#### MATERIAL FOR THE TASK

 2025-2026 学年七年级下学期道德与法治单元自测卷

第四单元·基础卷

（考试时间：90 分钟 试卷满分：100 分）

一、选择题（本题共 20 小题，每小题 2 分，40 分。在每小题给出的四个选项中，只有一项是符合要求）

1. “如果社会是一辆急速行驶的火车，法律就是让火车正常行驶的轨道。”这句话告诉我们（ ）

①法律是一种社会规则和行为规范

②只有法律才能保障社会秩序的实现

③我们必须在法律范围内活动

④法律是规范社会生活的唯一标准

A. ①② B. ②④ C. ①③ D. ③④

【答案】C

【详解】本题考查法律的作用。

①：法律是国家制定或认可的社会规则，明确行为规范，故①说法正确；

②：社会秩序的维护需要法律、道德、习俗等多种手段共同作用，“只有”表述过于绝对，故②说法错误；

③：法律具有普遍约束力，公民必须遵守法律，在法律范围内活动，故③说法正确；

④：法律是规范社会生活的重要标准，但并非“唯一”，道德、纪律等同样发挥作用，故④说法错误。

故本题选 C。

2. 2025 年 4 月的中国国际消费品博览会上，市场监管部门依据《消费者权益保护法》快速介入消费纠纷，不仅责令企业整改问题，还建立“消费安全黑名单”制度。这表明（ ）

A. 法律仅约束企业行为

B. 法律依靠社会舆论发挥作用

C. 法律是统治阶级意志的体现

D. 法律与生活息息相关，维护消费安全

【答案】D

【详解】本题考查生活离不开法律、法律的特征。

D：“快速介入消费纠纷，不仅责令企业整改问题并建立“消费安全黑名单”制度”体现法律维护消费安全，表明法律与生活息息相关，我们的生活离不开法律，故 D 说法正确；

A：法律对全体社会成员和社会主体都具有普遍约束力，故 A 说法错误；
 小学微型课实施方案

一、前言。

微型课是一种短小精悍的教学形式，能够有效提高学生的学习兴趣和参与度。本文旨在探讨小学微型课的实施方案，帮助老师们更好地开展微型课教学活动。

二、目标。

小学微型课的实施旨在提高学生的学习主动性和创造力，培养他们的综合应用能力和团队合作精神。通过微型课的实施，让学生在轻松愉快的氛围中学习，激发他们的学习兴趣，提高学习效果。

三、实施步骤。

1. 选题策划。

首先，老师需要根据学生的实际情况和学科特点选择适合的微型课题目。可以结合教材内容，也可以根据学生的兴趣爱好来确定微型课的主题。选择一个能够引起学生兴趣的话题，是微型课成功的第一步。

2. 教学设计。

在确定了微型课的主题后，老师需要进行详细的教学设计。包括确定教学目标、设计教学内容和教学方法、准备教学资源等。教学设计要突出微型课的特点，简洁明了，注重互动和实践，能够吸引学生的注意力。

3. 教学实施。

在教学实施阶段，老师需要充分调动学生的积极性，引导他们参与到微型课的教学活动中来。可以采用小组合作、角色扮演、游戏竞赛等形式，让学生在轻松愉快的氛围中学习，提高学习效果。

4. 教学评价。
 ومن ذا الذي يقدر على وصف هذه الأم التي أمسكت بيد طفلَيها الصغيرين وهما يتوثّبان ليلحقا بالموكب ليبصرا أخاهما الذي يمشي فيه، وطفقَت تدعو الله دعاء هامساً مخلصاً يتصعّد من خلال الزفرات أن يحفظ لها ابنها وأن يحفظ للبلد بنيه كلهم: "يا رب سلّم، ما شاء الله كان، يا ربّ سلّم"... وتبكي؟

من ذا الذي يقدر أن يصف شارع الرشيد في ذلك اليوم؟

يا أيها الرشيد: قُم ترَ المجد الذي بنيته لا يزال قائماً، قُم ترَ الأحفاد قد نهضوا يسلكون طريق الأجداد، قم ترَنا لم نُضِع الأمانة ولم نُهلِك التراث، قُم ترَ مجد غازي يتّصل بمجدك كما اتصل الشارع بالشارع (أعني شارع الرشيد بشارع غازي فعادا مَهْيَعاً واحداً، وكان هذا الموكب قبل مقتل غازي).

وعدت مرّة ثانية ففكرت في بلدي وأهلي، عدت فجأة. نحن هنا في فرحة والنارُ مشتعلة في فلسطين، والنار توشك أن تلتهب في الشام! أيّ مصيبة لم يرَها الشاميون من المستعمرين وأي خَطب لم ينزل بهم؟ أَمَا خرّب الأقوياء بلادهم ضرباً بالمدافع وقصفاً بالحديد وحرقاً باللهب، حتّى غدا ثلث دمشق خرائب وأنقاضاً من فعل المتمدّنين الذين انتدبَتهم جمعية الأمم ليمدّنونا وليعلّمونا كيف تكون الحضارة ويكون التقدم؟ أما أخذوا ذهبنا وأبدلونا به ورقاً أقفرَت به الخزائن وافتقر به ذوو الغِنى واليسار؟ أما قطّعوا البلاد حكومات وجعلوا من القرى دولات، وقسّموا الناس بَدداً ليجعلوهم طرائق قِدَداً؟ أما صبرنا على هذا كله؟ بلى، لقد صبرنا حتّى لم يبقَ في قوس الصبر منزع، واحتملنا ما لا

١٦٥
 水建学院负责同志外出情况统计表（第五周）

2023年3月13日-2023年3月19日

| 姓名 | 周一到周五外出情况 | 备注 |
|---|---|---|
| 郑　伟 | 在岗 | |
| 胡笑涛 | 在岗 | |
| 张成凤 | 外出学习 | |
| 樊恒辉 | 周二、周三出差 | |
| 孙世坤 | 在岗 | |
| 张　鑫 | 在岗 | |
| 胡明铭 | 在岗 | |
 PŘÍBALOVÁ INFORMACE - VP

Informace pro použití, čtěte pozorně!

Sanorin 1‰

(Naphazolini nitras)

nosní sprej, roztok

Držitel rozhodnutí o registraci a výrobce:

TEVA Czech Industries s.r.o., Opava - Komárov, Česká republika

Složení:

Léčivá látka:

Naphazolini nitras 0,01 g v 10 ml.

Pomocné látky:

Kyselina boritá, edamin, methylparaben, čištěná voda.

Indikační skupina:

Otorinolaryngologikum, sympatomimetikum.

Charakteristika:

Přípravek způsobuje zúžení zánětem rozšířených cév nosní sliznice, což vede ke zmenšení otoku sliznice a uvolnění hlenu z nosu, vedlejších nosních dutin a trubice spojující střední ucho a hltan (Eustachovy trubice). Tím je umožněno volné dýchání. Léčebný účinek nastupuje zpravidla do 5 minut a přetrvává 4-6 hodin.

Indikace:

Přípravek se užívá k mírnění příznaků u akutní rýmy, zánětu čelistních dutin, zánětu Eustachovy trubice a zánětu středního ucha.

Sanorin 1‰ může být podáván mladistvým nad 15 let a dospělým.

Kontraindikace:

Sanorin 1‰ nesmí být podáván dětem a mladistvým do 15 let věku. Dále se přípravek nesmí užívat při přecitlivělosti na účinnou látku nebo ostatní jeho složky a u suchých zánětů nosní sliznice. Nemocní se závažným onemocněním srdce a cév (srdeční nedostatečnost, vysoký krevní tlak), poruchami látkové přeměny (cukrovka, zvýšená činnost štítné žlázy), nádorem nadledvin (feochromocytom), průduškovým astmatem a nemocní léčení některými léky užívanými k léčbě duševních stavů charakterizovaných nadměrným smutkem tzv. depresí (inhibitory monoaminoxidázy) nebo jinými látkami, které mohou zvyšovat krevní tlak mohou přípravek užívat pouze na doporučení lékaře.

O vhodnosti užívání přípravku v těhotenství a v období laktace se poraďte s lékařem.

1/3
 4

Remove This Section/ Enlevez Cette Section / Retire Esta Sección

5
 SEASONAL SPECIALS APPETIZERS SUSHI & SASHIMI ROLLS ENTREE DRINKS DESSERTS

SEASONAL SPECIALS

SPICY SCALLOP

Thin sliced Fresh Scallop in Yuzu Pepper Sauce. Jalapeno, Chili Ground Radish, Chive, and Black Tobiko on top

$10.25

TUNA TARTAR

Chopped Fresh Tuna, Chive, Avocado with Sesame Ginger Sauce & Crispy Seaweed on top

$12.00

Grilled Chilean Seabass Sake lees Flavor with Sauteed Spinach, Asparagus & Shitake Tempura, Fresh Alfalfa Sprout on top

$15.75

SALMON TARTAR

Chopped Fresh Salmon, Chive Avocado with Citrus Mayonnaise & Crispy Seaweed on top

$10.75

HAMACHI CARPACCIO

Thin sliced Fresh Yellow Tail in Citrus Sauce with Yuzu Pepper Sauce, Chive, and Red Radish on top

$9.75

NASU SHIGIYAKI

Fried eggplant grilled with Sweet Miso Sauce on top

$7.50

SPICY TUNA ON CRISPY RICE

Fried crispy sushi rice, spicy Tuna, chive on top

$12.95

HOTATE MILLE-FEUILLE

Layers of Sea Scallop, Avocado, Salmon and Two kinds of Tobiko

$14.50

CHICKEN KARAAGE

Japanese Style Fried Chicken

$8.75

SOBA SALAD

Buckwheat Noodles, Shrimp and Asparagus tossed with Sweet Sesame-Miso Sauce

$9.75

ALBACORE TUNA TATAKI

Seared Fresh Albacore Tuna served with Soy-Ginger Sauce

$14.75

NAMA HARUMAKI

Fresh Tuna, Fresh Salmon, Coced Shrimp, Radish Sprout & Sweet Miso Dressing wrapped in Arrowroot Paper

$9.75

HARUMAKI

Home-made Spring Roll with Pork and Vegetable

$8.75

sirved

########

**WHAT YOU NEED TO DO:** Where in the records above does the word "Sprout" appear? Copy each line that holds it.

**RESPONSE AREA:**
Grilled Chilean Seabass Sake lees Flavor with Sauteed Spinach, Asparagus & Shitake Tempura, Fresh Alfalfa Sprout on top
Fresh Tuna, Fresh Salmon, Coced Shrimp, Radish Sprout & Sweet Miso Dressing wrapped in Arrowroot Paper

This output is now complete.